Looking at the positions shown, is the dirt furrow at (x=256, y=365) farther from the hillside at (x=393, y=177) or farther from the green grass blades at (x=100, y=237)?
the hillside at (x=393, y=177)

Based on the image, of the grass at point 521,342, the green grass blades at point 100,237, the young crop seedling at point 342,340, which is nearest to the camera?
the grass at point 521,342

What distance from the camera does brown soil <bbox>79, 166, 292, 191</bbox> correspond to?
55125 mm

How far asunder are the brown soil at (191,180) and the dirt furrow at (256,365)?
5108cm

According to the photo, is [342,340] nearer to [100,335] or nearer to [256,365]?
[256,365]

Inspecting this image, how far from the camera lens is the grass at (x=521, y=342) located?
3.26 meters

::::::::

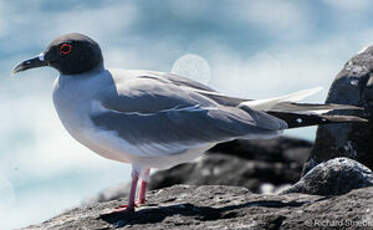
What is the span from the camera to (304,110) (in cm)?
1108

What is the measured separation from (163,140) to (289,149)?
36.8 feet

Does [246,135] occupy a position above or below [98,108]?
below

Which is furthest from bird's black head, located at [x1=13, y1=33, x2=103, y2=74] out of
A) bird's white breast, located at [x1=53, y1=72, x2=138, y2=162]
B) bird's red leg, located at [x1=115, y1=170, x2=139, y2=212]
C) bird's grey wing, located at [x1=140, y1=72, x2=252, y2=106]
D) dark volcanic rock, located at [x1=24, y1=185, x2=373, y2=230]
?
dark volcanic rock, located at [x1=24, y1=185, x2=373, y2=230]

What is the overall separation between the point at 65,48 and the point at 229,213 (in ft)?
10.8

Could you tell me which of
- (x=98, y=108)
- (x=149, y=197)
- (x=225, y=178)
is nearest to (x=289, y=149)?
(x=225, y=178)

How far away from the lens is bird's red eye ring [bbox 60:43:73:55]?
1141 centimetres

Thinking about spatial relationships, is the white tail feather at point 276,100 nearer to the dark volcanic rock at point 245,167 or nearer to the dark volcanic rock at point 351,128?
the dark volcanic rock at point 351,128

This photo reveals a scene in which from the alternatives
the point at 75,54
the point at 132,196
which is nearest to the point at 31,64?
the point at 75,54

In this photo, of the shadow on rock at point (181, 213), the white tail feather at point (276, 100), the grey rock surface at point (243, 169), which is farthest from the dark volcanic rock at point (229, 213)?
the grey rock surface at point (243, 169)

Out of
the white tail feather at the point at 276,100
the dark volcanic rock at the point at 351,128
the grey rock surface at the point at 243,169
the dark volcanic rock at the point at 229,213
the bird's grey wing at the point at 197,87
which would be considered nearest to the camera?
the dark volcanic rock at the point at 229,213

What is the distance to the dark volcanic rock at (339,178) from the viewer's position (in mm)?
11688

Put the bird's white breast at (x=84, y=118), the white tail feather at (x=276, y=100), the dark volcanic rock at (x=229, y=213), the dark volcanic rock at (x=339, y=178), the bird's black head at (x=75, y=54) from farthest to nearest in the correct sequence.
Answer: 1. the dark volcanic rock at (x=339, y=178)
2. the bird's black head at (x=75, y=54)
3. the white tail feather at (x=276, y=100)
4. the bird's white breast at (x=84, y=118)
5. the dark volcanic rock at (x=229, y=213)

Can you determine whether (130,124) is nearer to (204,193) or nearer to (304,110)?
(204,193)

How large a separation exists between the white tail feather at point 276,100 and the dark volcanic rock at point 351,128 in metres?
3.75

::::::::

**Aim of the task**. In the rows between the line holding "Inspecting this image, how" and the line holding "3.26 meters", inclusive, swap "camera lens" for "camera" and give those lines again with nothing else changed.

**Task response**.
Inspecting this image, how far from the camera is the grass at (x=521, y=342) located?
3.26 meters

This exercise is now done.